My buddy Bruce forwarded me the message below and asked if I thought it was a phishing scam? For those of you who are unaware of the term “phishing scam”, what it means is that someone sends you an email that appears to be a legitimate email from a company or organization that you’re doing business with. Usually the email is worded in a way that they want you to click/tap on a link so that you can go to a website and provide them the information that they are requesting. They will in turn either use and/or sell this information and compromise your identity, credit cards, etc. Well after receiving more of these than I can count it’s usually easy to identify them at first glance. I’ll give you some dead give-aways that should make you cautious when you get an email that is asking you for information:
Now at first glance, the email above may look pretty convincing.
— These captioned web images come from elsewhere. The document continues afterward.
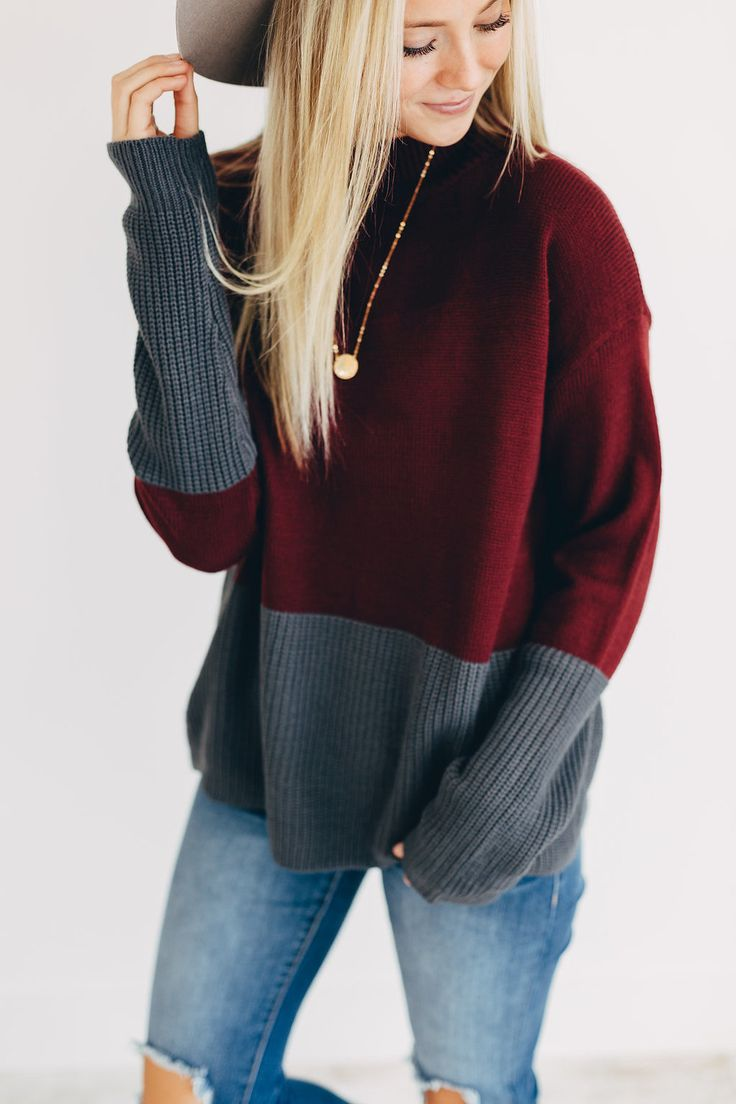 Mock Neck Sweater in Burgundy | ROOLEE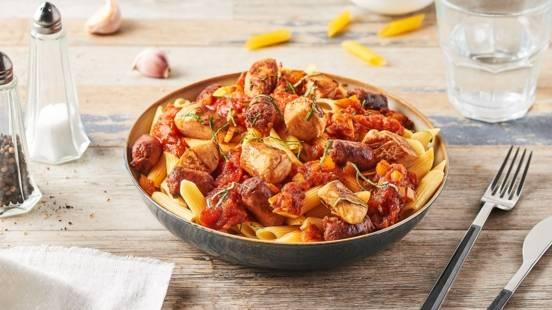 Penne au poulet et sauce tomate à la merguez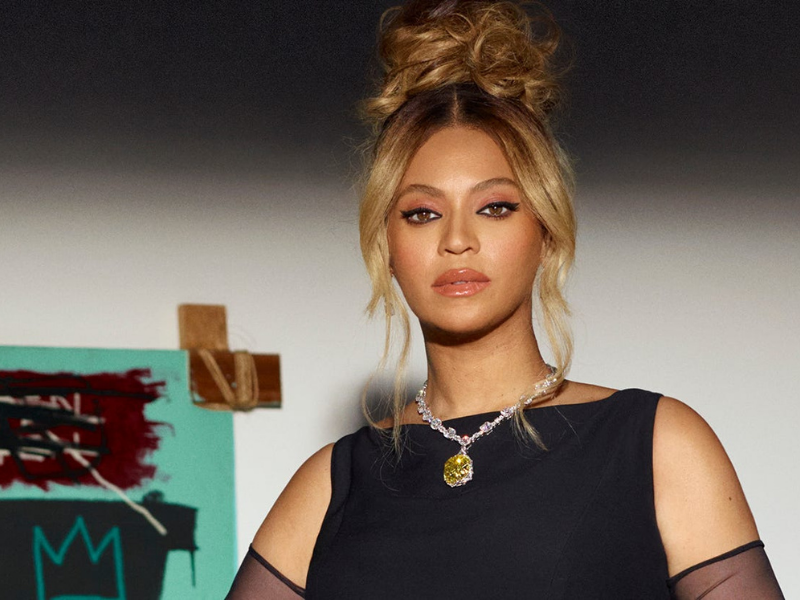 Beyoncé canta 'Moon River' para Jay-Z em campanha para joalheria Tiffany & Co. - Reprodução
After all they used an Apple logo and they are giving you a sense of urgency because your account is “frozen”. But if you look closely you can see some clear signs that this is NOT a legitimate email. By the way before we even point out the five things I should tell you that most modern phishing scams will attempt to scare you into action by telling you that your account is frozen, deactivated, locked, etc. Or they will send you a bill from say Verizon that’s $2,500 for one month’s worth of phone service so that you’ll panic and click to login and clear it up. Don’t be frightened into a panic and even if you are frightened, use your browser and login to your account the way you always do. DON’T CLICK THE LINK IN THE EMAIL!
OK, this one is actually full of things that give it away as a fake.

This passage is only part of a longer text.